Bangladesh among countries that progressed most on SDG index

Bangladesh

TBS Report
14 June, 2021, 10:20 pm
Last modified: 14 June, 2021, 10:28 pm
Of the 165-country index, Bangladesh ranked 109th scoring 63.5, above India, Pakistan and Afghanistan, but below Sri Lanka, Nepal and the Maldives in South Asia

Bangladesh is among the countries that improved most on the Sustainable Development Goals (SDG) Index since 2015 until the outbreak of Covid-19 pandemic, says the Sustainable Development Report 2021.

Of the 165-country index, Bangladesh ranked 109th scoring 63.5, above India, Pakistan and Afghanistan, but below Sri Lanka, Nepal and the Maldives in South Asia.

Before the pandemic hit, significant progress had been achieved on the SDGs in many regions and on many goals – especially in East and South Asia, which has progressed more on the SDG Index than any other region both since 2010 and since the goals' adoption in 2015.

"At the national level, Bangladesh, Côte d'Ivoire and Afghanistan have improved most on the SDG Index since 2015," said the report released yesterday by Sustainable Development Solution Network, a global initiative of UN.

By contrast, the three countries that have declined the most are Venezuela, Tuvalu, and Brazil.

For the first time since the adoption of the SDGs in 2015, the global average SDG Index score for 2020 has decreased from the previous year: a decline driven to a large extent by increased poverty rates and unemployment following the outbreak of the COVID-19 pandemic, the report said.

TASK GOAL: Continue the news article on Bangladesh's progress on the SDG Index, picking up right after its final sentence.

Saved data entries

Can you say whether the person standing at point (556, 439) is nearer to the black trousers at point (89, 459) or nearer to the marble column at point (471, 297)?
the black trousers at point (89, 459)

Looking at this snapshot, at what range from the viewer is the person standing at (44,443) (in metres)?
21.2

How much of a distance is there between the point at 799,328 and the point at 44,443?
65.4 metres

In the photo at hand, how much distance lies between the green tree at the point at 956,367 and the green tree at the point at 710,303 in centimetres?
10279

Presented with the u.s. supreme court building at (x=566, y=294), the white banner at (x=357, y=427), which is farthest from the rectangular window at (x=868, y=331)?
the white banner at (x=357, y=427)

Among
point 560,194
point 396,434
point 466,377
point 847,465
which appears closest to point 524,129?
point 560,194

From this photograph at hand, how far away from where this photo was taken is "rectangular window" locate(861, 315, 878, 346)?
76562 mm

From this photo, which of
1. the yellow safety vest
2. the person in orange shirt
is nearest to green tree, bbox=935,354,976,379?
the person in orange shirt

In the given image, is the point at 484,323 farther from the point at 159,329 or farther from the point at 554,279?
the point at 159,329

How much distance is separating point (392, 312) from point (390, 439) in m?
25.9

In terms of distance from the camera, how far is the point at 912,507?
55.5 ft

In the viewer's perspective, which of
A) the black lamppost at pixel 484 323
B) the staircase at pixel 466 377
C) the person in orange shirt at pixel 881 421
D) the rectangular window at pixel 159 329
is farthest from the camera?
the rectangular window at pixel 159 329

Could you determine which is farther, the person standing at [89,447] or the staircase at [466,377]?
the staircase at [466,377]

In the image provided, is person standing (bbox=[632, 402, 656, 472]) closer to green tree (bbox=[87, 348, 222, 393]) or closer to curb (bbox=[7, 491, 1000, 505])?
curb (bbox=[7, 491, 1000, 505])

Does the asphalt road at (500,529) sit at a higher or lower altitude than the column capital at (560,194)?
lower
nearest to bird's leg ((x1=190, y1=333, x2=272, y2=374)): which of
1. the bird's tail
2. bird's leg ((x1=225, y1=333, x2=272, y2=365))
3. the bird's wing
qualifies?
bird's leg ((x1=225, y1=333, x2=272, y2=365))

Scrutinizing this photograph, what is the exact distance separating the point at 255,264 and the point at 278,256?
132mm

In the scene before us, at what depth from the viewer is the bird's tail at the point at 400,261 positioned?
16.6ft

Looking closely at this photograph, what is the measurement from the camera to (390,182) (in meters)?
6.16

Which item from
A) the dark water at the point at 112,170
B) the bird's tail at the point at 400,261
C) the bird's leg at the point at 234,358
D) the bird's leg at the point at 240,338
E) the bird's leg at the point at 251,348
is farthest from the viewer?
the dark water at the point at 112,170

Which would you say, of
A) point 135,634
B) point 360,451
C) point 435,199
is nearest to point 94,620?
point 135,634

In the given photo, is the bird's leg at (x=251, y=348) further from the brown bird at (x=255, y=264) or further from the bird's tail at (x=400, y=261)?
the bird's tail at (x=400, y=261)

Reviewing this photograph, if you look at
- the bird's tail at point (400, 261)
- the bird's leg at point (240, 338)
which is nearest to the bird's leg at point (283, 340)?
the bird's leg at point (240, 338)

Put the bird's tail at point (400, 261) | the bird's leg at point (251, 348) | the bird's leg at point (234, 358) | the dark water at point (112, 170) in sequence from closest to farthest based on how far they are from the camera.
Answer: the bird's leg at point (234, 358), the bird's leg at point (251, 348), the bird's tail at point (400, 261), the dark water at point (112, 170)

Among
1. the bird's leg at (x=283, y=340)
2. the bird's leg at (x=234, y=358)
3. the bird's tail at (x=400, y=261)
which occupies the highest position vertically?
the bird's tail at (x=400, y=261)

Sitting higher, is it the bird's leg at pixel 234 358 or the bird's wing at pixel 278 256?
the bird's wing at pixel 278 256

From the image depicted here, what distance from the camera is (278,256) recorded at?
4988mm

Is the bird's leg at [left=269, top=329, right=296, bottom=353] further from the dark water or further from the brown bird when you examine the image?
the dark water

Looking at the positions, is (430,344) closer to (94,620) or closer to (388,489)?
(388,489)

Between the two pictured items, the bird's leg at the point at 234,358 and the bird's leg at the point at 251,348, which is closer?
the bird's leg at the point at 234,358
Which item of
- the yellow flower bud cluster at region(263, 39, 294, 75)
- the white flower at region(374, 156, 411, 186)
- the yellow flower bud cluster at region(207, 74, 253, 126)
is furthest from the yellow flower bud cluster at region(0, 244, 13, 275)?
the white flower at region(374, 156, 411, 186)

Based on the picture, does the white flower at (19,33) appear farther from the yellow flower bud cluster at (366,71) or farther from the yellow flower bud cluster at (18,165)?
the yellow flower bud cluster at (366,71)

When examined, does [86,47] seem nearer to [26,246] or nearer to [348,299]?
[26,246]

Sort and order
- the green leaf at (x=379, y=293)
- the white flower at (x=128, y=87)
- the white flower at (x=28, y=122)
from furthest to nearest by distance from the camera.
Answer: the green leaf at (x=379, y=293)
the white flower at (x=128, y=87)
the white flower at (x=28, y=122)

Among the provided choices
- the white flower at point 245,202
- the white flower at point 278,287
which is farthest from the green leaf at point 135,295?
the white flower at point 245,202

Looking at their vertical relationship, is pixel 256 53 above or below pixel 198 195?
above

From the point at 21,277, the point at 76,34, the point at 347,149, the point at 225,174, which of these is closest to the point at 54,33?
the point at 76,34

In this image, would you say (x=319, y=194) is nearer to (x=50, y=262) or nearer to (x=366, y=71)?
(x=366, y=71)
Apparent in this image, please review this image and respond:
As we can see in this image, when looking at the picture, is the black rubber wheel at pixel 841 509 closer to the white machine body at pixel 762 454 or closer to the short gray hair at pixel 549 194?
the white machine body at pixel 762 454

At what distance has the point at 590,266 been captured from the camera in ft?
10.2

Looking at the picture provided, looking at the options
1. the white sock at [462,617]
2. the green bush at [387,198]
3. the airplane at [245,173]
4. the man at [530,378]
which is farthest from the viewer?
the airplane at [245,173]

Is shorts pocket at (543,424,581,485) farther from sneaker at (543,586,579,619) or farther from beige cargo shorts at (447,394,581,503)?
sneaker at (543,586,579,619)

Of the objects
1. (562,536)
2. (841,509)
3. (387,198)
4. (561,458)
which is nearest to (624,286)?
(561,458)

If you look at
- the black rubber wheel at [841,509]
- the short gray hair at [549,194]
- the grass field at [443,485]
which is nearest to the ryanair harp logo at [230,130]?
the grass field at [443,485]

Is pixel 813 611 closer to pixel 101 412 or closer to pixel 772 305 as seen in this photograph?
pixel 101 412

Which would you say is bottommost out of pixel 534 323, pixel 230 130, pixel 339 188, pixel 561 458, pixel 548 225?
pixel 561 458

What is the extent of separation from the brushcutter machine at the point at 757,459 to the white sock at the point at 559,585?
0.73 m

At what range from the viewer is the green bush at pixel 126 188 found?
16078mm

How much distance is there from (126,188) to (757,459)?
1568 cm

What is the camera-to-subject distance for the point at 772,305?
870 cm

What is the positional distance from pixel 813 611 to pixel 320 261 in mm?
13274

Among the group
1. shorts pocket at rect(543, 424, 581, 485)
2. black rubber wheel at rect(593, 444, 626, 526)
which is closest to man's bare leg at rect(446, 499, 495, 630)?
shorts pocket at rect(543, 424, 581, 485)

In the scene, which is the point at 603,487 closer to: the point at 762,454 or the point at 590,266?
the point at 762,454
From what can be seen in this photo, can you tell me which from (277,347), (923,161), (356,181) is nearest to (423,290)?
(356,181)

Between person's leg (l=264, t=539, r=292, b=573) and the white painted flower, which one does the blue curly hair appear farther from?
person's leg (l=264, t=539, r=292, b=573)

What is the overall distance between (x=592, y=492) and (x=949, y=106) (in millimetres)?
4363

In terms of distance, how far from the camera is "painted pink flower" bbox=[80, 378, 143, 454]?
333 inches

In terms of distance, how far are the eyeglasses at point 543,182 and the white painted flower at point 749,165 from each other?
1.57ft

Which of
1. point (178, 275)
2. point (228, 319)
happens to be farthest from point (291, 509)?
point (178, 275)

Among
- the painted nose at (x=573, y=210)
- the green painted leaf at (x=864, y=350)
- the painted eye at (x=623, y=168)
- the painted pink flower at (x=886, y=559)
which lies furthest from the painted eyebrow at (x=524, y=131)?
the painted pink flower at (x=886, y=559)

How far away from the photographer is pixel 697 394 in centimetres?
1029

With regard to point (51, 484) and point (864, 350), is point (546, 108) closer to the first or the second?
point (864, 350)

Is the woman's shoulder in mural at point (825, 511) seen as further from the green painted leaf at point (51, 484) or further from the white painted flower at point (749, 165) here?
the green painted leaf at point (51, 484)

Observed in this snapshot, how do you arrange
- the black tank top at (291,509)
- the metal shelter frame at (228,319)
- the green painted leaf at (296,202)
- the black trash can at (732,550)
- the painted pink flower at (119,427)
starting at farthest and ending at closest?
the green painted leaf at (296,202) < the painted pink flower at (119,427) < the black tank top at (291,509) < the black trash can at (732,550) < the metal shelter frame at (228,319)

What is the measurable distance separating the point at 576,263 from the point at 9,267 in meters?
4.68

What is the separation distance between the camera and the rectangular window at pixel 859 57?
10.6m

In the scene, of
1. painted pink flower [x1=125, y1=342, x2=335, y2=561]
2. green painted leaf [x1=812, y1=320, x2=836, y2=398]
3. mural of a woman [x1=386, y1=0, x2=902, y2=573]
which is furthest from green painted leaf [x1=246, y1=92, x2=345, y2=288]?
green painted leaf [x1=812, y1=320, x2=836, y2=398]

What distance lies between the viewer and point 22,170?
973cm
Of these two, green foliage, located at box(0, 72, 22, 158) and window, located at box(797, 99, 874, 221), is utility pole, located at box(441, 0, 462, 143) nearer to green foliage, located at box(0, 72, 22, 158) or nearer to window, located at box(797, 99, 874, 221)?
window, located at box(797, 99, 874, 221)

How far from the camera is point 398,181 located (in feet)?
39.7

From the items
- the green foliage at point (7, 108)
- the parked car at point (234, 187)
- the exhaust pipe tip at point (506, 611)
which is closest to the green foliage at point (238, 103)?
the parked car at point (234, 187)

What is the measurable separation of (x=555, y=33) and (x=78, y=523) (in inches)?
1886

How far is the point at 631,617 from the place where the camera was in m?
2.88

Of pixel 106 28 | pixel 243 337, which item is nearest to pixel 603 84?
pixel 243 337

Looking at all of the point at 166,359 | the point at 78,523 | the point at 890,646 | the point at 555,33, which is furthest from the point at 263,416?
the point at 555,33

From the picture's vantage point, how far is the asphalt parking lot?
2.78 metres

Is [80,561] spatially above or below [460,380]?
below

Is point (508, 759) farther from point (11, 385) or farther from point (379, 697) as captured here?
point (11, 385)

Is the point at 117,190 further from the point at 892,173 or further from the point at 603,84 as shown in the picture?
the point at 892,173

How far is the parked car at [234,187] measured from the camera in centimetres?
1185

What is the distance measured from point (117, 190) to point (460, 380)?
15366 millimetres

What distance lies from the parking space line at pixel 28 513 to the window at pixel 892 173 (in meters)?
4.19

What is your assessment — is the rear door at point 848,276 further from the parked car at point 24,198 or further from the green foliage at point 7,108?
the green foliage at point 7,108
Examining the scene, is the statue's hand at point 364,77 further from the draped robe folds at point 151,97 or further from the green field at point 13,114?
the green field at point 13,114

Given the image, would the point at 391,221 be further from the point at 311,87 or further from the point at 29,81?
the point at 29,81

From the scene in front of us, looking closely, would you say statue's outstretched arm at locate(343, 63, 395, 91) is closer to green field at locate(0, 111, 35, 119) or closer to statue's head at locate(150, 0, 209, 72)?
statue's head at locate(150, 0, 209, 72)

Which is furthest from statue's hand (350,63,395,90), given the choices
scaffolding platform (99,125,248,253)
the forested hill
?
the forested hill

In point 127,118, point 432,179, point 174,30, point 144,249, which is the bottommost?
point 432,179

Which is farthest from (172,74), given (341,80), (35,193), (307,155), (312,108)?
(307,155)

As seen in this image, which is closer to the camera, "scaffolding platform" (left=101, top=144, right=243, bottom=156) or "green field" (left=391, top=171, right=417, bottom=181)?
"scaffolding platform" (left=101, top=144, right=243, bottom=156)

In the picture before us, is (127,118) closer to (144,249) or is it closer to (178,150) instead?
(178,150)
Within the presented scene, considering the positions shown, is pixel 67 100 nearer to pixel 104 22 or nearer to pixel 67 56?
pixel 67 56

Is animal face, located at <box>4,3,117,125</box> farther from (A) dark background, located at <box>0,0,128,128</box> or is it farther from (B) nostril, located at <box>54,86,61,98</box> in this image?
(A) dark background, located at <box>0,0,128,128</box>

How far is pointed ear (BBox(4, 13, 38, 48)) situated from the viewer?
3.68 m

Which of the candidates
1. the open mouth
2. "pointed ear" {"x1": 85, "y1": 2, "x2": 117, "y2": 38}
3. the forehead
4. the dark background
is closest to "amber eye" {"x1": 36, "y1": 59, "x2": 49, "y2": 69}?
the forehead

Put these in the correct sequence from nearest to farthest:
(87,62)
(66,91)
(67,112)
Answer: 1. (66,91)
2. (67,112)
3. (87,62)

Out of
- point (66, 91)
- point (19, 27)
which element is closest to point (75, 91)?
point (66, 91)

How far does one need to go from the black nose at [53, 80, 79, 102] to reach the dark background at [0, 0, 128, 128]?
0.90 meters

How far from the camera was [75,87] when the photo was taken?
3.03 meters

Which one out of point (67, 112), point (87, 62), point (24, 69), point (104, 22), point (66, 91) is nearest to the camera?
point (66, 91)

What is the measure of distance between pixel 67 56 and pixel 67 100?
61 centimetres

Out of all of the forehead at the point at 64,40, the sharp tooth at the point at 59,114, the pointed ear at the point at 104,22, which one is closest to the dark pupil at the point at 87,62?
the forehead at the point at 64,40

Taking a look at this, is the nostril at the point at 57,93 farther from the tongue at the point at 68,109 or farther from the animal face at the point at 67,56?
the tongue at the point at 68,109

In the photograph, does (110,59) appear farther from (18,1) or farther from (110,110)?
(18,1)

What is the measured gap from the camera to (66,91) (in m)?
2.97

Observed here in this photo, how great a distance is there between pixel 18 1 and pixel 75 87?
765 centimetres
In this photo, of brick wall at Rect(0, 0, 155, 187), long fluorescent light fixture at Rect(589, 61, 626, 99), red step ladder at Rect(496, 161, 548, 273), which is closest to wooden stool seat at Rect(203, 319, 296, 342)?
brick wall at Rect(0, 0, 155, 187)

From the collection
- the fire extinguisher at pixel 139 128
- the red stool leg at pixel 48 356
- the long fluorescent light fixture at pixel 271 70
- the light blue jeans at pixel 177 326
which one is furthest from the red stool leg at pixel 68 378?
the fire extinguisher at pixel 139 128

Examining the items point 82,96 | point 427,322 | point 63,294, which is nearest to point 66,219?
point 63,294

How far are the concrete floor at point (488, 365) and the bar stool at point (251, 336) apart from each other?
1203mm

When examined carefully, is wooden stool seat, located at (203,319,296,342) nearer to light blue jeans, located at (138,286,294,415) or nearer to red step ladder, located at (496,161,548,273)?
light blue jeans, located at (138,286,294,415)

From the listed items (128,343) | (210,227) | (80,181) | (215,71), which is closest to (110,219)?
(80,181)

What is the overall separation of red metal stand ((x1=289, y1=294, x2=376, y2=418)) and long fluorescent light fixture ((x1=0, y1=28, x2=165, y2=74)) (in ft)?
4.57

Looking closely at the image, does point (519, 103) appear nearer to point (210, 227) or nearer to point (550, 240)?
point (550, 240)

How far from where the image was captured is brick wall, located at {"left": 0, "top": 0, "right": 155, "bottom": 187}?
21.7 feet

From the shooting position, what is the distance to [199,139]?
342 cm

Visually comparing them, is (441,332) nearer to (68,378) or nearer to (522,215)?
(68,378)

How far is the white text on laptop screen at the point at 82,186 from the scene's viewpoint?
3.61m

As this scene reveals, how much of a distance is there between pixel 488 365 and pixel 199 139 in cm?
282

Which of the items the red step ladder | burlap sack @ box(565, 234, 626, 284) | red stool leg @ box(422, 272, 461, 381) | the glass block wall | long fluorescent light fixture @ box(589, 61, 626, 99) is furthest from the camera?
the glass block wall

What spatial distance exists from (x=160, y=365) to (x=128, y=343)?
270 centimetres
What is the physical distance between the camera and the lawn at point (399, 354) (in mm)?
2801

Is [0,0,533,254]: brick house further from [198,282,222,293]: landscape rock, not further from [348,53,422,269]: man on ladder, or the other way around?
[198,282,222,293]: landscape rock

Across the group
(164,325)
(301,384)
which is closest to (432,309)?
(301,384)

ANSWER TO THE PROBLEM:
"While the governments of high-income countries have borrowed heavily in response to the pandemic,
LIDCs have been unable to do so because of their lower market creditworthiness.

"The major short-term implication of the difference in fiscal space of high-income and low-income countries is that rich countries are likely to recover from the pandemic more quickly than poor countries, said the report, authored, among others, by economist Jeffrey D Sachs, director of Columbia University's Centre for Sustainable Development.

COVID-19 should not lead to a prolonged reversal in SDG progress. International commitments, for instance towards climate neutrality, must be rapidly accompanied by transformative actions and investments, it said.

The highest priority of every government must remain the suppression of the pandemic, through non-pharmaceutical interventions and global access to vaccines. There can be no sustainable development and economic recovery while the pandemic is raging, the report added.